Prior to the 1950s investors analyzed securities one by one, focused only on picking the winners, and concentrated their holdings in an effort to maximize returns. However, in 1952 Harry Markowitz (Nobel Prize in Economics, 1990) introduced Modern Portfolio Theory and demonstrated that diversification was actually beneficial and diluted risk rather than performance. This was the beginning of many important innovations in finance. During the following decade, in 1964, William Sharpe (Nobel Prize in Economics, 1990) introduced the Capital Asset Pricing Model (CAPM) which provided a framework for evaluating the risk and expected return of a portfolio based on it’s exposure to the overall market. Two years later, Eugene Fama (Nobel Prize in Economics, 2013) developed the Efficient Market Hypothesis asserting stock prices reflect all available information, therefore making it difficult if not impossible to outperform the market without assuming additional risk.

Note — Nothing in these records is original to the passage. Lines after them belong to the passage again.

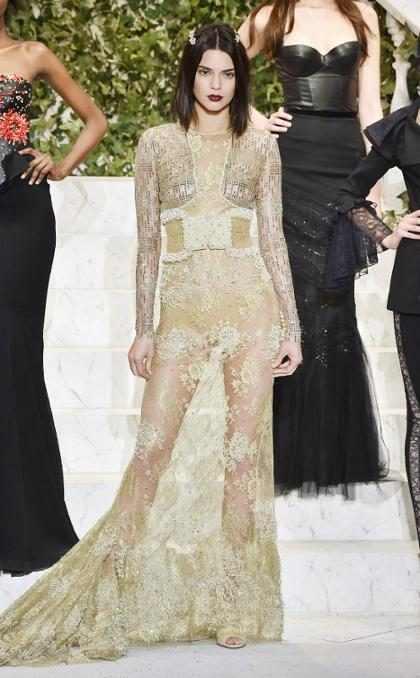 Kendall Jenner usa look transparente em desfile de lingerie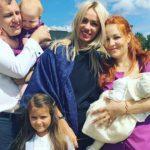 Foto: Aurel și Daniela Chirtoacă și-au creștinat fetița!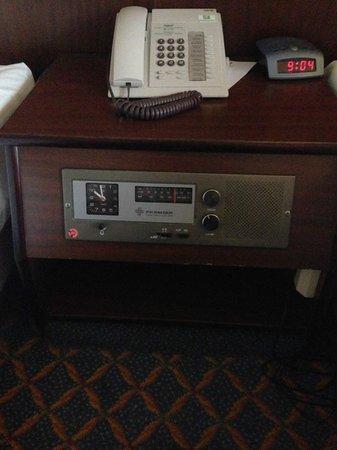 Leonardo Hotel Wolfsburg City Center: Ancient Radio Bedside Cabinet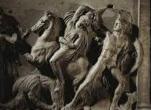 Les Amazones montent le cheval à califourchon, les Amazones portent des épées et des arcs. Les amazones sont redoutables et destinées à être guerrières.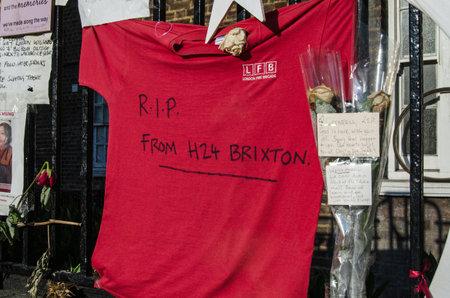 런던, 영국 -2011 년 7 월 5 일 : Grenfell 타워 피해자 기념관 재해 켄싱턴, 런던 화재. 꽃과 메시지 중에는 London Fire Brigade의 일부인 Brixton Fire Station의 소방 에디토리얼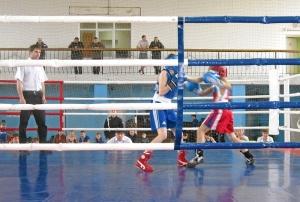 Момент финального боя Александра Савкина (в синей форме)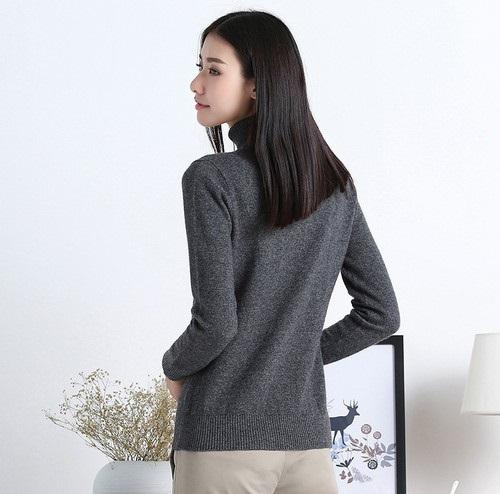 外穿內搭都OK 冬季毛衣搭配氣質滿分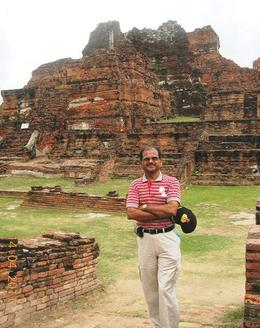 I am within the ruins of Wat Maha That located in Ayutthaya 6901 , TARA NATH R - May 2011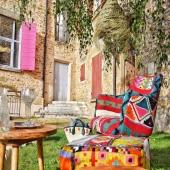Aux couleurs de l'été indien... 😉🌞 . . . . #handmade #colors #berbere #nature #exterieur #jardin #friends #chaleureux #lyon #boutique #decoration #bohemechic #bohodecor #decoboheme #mobilier #table #fauteuil #verre #suspension  #coussin #panier #tapis #bol  #boisdolivier #ceramique #fibrevegetale #verresoufflé #beautiful #indiansummer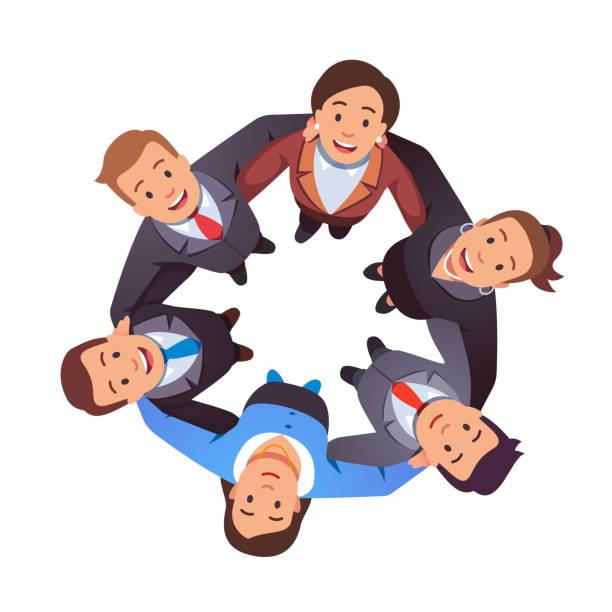 笑顔のビジネスの人々チームの男性&女性グループは、円を描いて腕を組み合わせ、一緒に見上げ合う。空中トップビュー。チームワーク、団結、一体感。フラット ベクトルの図 - 人 俯瞰点のイラスト素材/クリップアート素材/マンガ素材/アイコン素材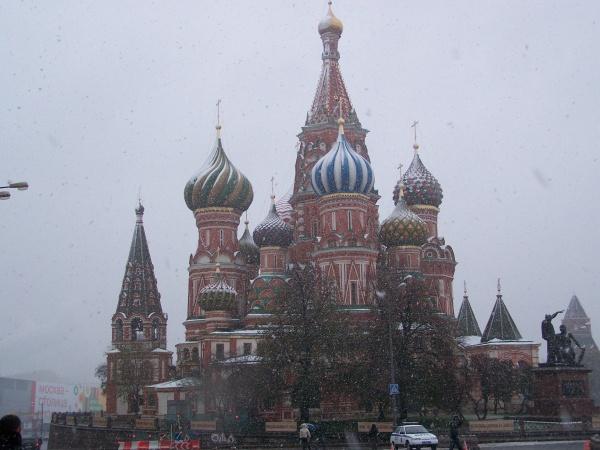 Kreml im Winter - Basilius-Kathedrale in Moskau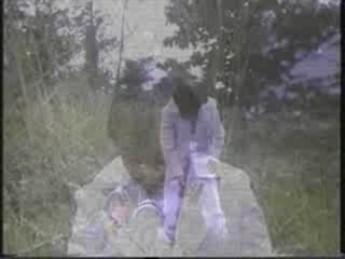 Weng Weng s'envoie en l'air : extrait vidéos du film For Y'ur Height Only
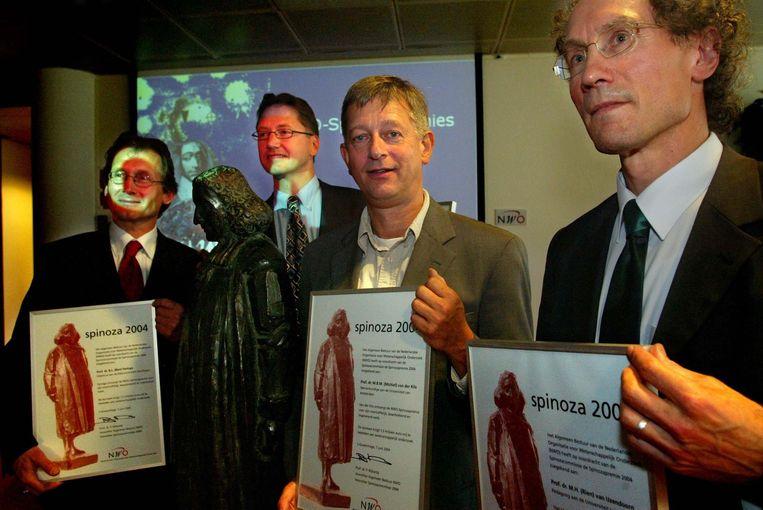 De Spinozapremie werd in 2004 toegekend aan vier Nederlandse toponderzoekers. (VLNR) De chemicus Ben Feringa, aardkundige Jaap Sinninghe Damste, sterrenkundige Michiel van der Klis en de pedagoog Rien van IJzendoorn worden onderscheiden. De premie is de grootste Nederlandse onderscheiding in de wetenschap.  Beeld Nederlandse Freelancers
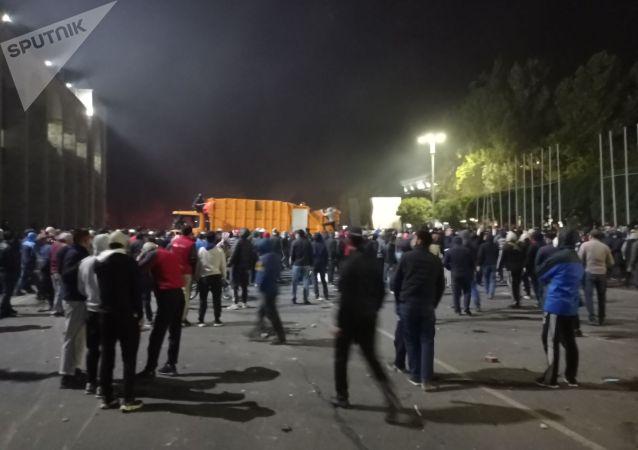 Беспорядки после митинга граждан и представителей партий, недовольных результатами выборов в Жогорку Кенеш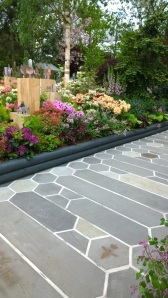 Organicstone - RHS Chelsea 2014 Honeycomb Pathway & Beehive Pic8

Around the same time, computers came on the scene and academics began examining the performance of mutual funds and pension plans. They overwhelmingly discovered that managers tended to underperform their benchmark indices. Realizing the failure of active management, the index fund revolution began. Instead of trying to beat the market, why not create a fund that tracks the market with as little expense as possible?
The idea of earning only market returns was scoffed at by most money managers of the time (and still many today). However, a determined John Bogle pushed forward and created the first publicly available index fund in 1975 after founding Vanguard. Today Vanguard is the largest mutual fund company in the world and their total stock market index fund is the single largest mutual fund in the world.

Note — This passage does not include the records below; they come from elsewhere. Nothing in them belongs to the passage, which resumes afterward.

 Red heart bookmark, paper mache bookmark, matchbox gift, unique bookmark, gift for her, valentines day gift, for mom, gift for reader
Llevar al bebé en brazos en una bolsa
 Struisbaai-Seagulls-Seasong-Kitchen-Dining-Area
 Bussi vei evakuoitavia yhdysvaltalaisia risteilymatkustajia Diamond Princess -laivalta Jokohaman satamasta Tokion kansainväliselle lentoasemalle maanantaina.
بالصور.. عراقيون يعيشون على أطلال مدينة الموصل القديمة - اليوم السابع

By the 1970s the advent of index funds had created a simple and reliable way to obtain market performance. Additionally, William Sharpe’s Capital Asset Pricing Model (CAPM) had given us the tools to begin evaluating the performance of active managers on a risk-adjusted basis.
In 1993 Eugene Fama (Nobel Prize in Economics, 2013) and Kenneth French published new research that built off of Sharpe’s CAPM. After testing thousands of portfolios they discovered that CAPM was only able to explain about 70% of the return in a diversified portfolio and the remaining 30% was driven by unrelated factors.They identified “size” and “value” as additional risk factors and their new three-factor model was able to explain 95% of a portfolio’s return, a significant increase over the 70% explanatory power of CAPM.
The implications of their research were significant. It demonstrated that most alpha (outperformance attributed to manager skill) was nothing more than exposure to the additional risk factors. Therefore, an investor wanting to build a portfolio with higher expected return than the overall market could do so more reliably and with lower cost by using passively managed funds targeting small and value risk factors, instead of trying to pick individual stocks.
The first to adopt this research and put it into practice was Dimensional Fund Advisors (DFA), a mutual fund company where both Fama and French are on the board of directors. Today, DFA continues to be heavily guided by academic research and is now the 7th largest mutual fund company in the world.
By incorporating the academic research of the past 60 years investors have the ability to create portfolios with targeted risk exposure, higher expected returns, broader diversification, and lower costs. This systematic, almost scientific, approach to portfolio design is a significant advancement over traditional active management which requires faith in a manger’s ability to pick individual stocks.